- Kennedyville
- Addie Camp Location of Addie Camp in South Dakota.
- Coordinates: 43°55′23″N 103°31′27″W﻿ / ﻿43.9230423°N 103.5240808°W
- Country: United States of America
- State: South Dakota
- County: Pennington County
- Settled: c. 1892
- Abandoned: c. 1917
- Named for: the nearby Addie Mine; saloon and boarding house owner Tom Kennedy
- Elevation: 4,892 ft (1,491 m)
- Time zone: UTC-7 (MST)
- • Summer (DST): UTC-6 (MDT)

= Addie Camp, South Dakota =

Ghost town in South Dakota, United States

Addie Camp, also known as Kennedyville, Addie Spur, or Canadaville, (Note: "Canadaville" appears only on USGS maps. There is no evidence that the settlement was ever known as such.) is a ghost town located in Pennington County, South Dakota, United States. It was a mining camp in the Black Hills that was active from the early 1880s until the 1910s.

==Naming==
Addie Camp was named by the miners of the nearby Addie Mine. The later name "Kennedyville" came from the owner of the boarding house and saloon, Tom Kennedy. "Canadaville" is probably a corruption of "Kennedyville."

==History==
Addie Camp was settled by the miners of the nearby Addie Mine, which was run under the England-based Harney Peak Tin Mining, Milling, and Manufacturing Company. The company mainly produced cassiterite from the Keystone-Hill City area. Another mine in the town, The Good Luck Mine, mined tungsten. In December 1892, the Grand Island & Wyoming Central Railroad built a line running from the town to the tin mill east of Hill City.
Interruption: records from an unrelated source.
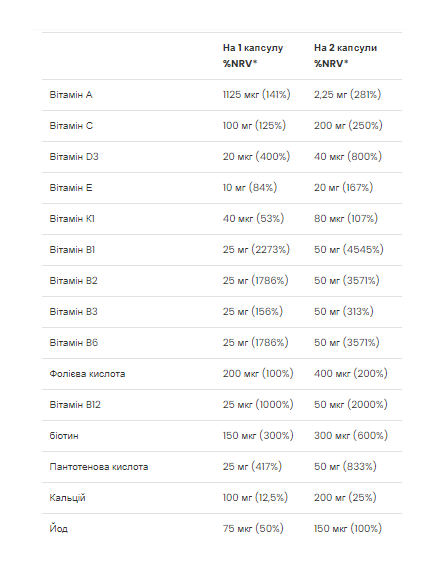 |  | На 1 капсулу %NRV* | На 2 капсули %NRV* |
|---|---|---|
| Вітамін А | 1125 мкг (141%) | 2,25 мг (281%) |
| Вітамін С | 100 мг (125%) | 200 мг (250%) |
| Вітамін D3 | 20 мкг (400%) | 40 мкг (800%) |
| Вітамін Е | 10 мг (84%) | 20 мг (167%) |
| Вітамін К1 | 40 мкг (53%) | 80 мкг (107%) |
| Вітамін В1 | 25 мг (2273%) | 50 мг (4545%) |
| Вітамін В2 | 25 мг (1786%) | 50 мг (3571%) |
| Вітамін В3 | 25 мг (156%) | 50 мг (313%) |
| Вітамін В6 | 25 мг (1786%) | 50 мг (3571%) |
| Фолієва кислота | 200 мкг (100%) | 400 мкг (200%) |
| Вітамін В12 | 25 мкг (1000%) | 50 мкг (2000%) |
| біотин | 150 мкг (300%) | 300 мкг (600%) |
| Пантотенова кислота | 25 мг (417%) | 50 мг (833%) |
| Кальцій | 100 мг (12,5%) | 200 мг (25%) |
| Йод | 75 мкг (50%) | 150 мкг (100%) |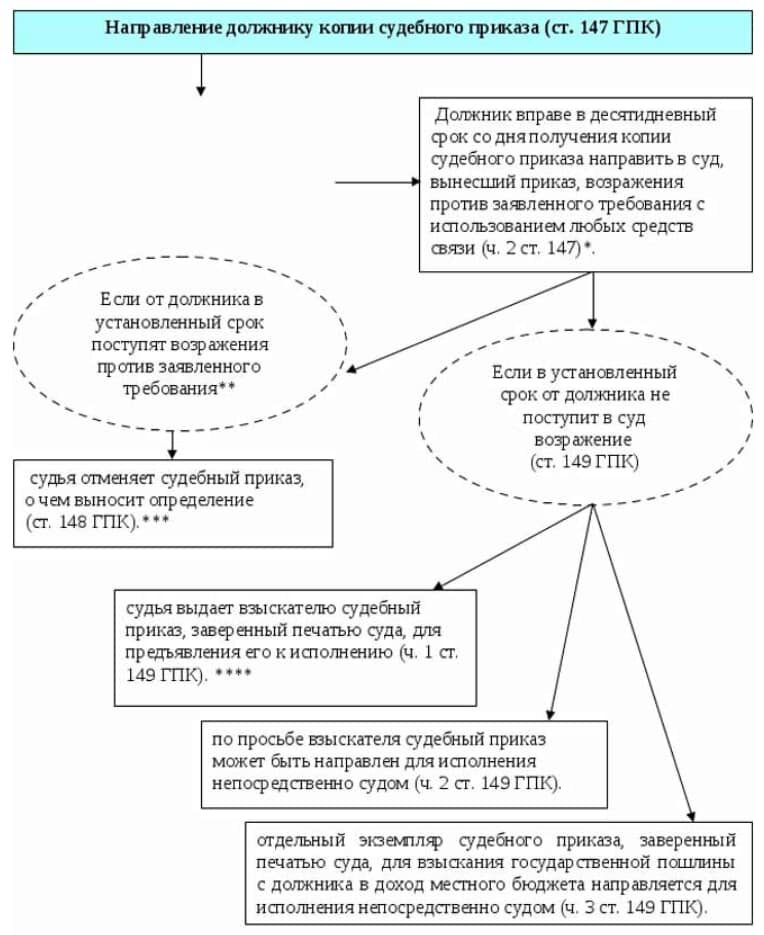 Направление должнику копии судебного приказа (ст. 147 ГПК)

Должник вправе в десятидневный срок со дня получения копии судебного приказа направить в суд, вынесший приказ, возражения против заявленного требования с использованием любых средств связи (ч. 2 ст. 147)*.

Если от должника в установленный срок поступят возражения против заявленного требования**

Если в установленный срок от должника не поступит в суд возражение (ст. 149 ГПК)

судья отменяет судебный приказ, о чем выносит определение (ст. 148 ГПК).***

судья выдает взыскателю судебный приказ, заверенный печатью суда, для предъявления его к исполнению (ч. 1 ст. 149 ГПК). ****

по просьбе взыскателя судебный приказ может быть направлен для исполнения непосредственно судом (ч. 2 ст. 149 ГПК).

отдельный экземпляр судебного приказа, заверенный печатью суда, для взыскания государственной пошлины с должника в доход местного бюджета направляется для исполнения непосредственно судом (ч. 3 ст. 149 ГПК).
The mine never became successful, despite shaft and drift mining down to 800 feet. On February 25, 1900, the railroad extended to Keystone, causing the town to grow again. The town included a boarding house, saloon, platform station, and commissary car for railroaders. The town declined when, in June 1917, the railroad leading into the town was removed. This turned Addie Camp into a small farming community; however, some tungsten mining resumed during World Wars I and II.

==Geography==
The former site of the town is in Pennington County and is located 2.7 mi east of Hill City. County Road 323 runs past the site. The elevation is 4,892 ft above sea level.

There are only a few ruined houses remaining, which are located on the north side of the former railroad tracks and along an old gravel road.